As fall approaches and kids return to school, the number of viral infections are on the rise. Not only are COVID case numbers increasing but we’re seeing an uptick in common cold viruses as well, led by rhinovirus and enterovirus – causing end-of-summer sniffles for many.

We are again hoping to prevent a “tripledemic” with influenza, RSV, and COVID, which are all predicted to circulate through the fall and winter months this year.

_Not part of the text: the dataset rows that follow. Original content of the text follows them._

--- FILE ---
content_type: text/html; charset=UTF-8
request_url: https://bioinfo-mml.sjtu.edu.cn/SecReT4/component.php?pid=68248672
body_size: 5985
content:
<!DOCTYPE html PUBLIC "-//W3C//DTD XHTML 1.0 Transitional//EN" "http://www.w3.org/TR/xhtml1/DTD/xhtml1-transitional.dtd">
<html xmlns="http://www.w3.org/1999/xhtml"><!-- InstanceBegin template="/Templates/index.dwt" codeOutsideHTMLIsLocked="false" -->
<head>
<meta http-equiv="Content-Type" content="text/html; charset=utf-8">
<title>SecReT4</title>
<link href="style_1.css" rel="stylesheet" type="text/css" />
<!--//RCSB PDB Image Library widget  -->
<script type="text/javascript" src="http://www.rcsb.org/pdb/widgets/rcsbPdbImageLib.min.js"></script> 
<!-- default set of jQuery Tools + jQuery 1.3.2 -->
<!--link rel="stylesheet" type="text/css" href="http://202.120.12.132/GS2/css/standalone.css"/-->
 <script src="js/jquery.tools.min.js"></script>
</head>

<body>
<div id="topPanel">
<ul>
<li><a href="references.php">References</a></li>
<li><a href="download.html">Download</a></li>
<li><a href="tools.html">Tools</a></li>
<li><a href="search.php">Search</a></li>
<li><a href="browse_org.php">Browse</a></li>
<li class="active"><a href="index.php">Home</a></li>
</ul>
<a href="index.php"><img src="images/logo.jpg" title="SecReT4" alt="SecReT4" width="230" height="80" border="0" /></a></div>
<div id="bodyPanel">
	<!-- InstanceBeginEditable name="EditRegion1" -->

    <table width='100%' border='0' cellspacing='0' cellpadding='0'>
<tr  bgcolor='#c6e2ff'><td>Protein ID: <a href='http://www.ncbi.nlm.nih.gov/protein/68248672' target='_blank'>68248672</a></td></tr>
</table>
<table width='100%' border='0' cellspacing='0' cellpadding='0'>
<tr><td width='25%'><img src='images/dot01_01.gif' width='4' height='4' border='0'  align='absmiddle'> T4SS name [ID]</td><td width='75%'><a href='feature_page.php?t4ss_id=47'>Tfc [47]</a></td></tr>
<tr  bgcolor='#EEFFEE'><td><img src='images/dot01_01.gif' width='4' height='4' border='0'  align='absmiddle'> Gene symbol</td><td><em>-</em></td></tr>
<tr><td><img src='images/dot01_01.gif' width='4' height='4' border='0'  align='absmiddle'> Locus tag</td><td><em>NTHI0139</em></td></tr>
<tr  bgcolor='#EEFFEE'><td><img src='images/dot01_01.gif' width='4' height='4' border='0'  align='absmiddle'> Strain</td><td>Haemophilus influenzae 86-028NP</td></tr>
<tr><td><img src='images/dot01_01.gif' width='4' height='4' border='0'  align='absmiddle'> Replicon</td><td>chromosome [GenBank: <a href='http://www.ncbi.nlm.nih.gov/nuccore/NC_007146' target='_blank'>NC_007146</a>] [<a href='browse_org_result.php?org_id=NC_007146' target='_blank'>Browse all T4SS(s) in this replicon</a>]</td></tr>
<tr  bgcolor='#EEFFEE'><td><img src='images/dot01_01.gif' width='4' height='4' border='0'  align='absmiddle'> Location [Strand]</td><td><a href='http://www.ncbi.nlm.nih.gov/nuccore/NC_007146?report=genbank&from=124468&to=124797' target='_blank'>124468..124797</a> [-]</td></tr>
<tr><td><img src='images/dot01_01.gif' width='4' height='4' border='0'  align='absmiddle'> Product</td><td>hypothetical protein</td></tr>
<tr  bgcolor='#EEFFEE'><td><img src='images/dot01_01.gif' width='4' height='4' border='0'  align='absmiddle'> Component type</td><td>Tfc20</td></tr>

As many know by now, RSV vaccines will be available for the first time for those 60 and over, especially those with high-risk medical conditions (heart failure, asthma, or diabetes for example), and also for pregnant women in their third trimester. And we finally have approval for a monoclonal antibody for prevention of RSV in children up to two years of age – a landmark approval for pediatrics. As acute bronchiolitis from RSV is the most common cause of hospitalization in children under age one, this new approval for a preventive drug will no doubt be a lifesaving measure. We are seeing a rise in RSV cases in the Southeast U.S. already; by November, we may expect to have cases cropping up across the country.

Newly reformulated COVID boosters are anticipated to be reviewed on September 12 by the Advisory Committee on Immunization Practices (ACIP) with approval soon after for distribution by mid-September. Though we expect the booster to be available to all, this approval for the reformulated booster might come with narrower recommendations. We should know soon after the upcoming meeting.